The floorboards have given their grain to women on knees, scrub brush in hand, skirts dragging and tripping toddlers. I can hear the humming of chore songs as I sweep carrot tops and chard stems into a dustpan, into the bucket, into the garden. There is history in each fallen fiber, each worn plank speaking stories of pioneers, of fishermen and farmers on an island in the Sound. 

I can feel ridges of time when I sweep.

The kitchen slopes to the west and I know I am at home (for now, for now), my galley sloping towards the fields instead of the sea but listing nonetheless. The wainscoting up a narrow flight of stairs twisting into the wooden shoulders of the little pale green house takes me to Maine, takes me to memories forgotten under quilts and jelly jars. The sandy soil of the backyard garden sifts through my hands like it did in San Diego. 

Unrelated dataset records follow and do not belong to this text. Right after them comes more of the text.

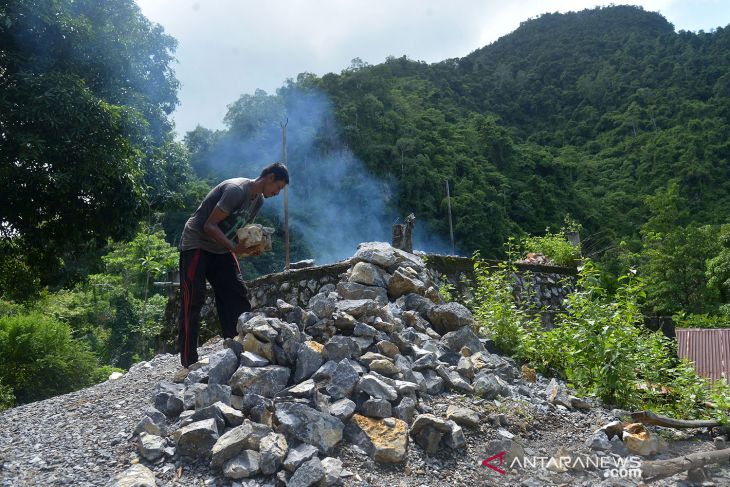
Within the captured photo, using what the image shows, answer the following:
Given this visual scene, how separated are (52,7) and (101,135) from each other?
6.46ft

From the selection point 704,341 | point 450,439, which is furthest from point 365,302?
point 704,341

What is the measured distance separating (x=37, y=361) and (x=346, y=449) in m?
13.3

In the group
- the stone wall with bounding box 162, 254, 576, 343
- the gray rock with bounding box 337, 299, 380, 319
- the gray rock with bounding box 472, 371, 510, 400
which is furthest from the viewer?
the stone wall with bounding box 162, 254, 576, 343

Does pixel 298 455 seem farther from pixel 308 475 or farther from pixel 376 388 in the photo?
pixel 376 388

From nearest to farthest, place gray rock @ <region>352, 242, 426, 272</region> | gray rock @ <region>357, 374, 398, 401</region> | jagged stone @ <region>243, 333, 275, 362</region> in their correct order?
gray rock @ <region>357, 374, 398, 401</region> → jagged stone @ <region>243, 333, 275, 362</region> → gray rock @ <region>352, 242, 426, 272</region>

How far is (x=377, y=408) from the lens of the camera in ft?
10.9

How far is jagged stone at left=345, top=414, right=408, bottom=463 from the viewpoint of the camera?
10.1 ft

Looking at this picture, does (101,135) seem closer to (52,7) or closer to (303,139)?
(52,7)

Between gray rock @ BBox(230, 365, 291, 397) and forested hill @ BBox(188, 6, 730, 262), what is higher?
forested hill @ BBox(188, 6, 730, 262)

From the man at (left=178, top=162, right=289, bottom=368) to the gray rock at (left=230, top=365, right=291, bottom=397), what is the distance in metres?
0.84

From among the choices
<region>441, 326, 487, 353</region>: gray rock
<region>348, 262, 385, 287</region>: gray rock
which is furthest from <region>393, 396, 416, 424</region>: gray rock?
<region>348, 262, 385, 287</region>: gray rock

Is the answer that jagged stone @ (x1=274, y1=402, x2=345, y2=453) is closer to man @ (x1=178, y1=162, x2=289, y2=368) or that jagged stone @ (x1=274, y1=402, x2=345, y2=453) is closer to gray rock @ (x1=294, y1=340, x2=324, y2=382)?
gray rock @ (x1=294, y1=340, x2=324, y2=382)

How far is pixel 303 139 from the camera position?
108 ft

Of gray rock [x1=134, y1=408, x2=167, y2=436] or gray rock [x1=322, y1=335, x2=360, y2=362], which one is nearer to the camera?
gray rock [x1=134, y1=408, x2=167, y2=436]
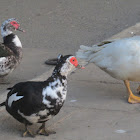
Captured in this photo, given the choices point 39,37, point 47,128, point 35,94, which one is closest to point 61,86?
point 35,94

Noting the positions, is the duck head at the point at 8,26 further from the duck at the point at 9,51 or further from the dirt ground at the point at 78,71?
the dirt ground at the point at 78,71

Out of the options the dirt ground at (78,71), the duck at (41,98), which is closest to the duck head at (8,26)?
the dirt ground at (78,71)

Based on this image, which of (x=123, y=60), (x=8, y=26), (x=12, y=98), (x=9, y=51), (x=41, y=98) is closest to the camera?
(x=41, y=98)

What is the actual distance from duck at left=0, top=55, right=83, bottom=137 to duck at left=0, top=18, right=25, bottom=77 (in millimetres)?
1900

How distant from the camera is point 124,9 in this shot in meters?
10.5

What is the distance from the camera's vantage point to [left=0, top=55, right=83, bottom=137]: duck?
3854 mm

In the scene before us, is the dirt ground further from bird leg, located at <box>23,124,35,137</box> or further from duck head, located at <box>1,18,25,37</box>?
duck head, located at <box>1,18,25,37</box>

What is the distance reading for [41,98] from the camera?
12.6ft

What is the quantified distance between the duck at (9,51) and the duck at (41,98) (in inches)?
74.8

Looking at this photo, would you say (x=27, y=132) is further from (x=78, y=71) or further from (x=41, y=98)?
(x=78, y=71)

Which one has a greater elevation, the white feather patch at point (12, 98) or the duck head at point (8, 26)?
the duck head at point (8, 26)

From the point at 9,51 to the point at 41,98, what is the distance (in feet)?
7.62

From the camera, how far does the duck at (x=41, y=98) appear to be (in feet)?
12.6

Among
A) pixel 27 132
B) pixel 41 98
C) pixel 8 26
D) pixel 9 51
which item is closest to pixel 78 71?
pixel 9 51
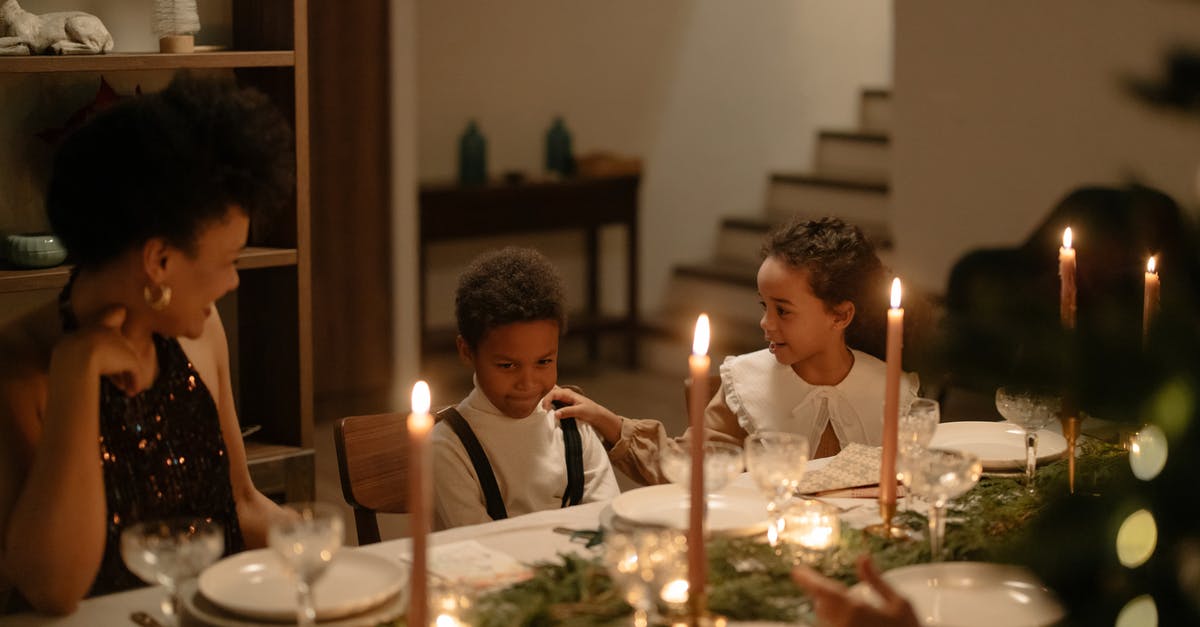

I am made up of places, stacks of maps build my body, oceans run through my heart and veins. This place collates the corporal remembrance into a home of all the places I’ve ever been and will ever be. All the generations that I have been, the stars of the universe falling as dust onto the swollen grain swept back and forth, back and forth, handles manipulating bristling scotch broom or plastic. 

I am on my knees, sweeping and scrubbing and wondering how these pieces fit together. I am wondering if the women in their long skirts and pale torsos, bonnets and rough hands, if they ever dreamed of being back on the wagon train. 

I wonder if they woke in the night with the movement of wooden wheels underneath scratchy boards long after the wheels had ceased spinning and dissolved into the front yard under the apple trees. 
I wonder if they stared into the sky and remembered long days of nothing but motion toward a home they had yet to build, one that filled up their dream space with longing and hope for warmth and comfort. 
I wonder if they laughed to themselves in their disillusionment or sighed with contentment, grounded and growing. 
I imagine her standing at the doorway, staring at the rising sun to the east, figuring what to cellar for the winter, retracing paths taken years prior through prairies and rivers and night. 

I sweep the stars into the dustpan and walk through the vibrant weeds to the compost pile. I catch glimpses of my garden where arugula sprout tender half moons and the peas will soon need to be trellised. 
I have arrived out west and made a home. The floorboards are swept and lovely.

And yet I can’t seem to stop them wheels from turning even when there is nowhere west to go but the ocean.
(And then there’s that.)

Shall I take up my skirts and run into the waves or take the wheel?  
Or go with the grain and sink my seeds into the earth, one by one, day by day, love by love until the tugging ceases to pull me west?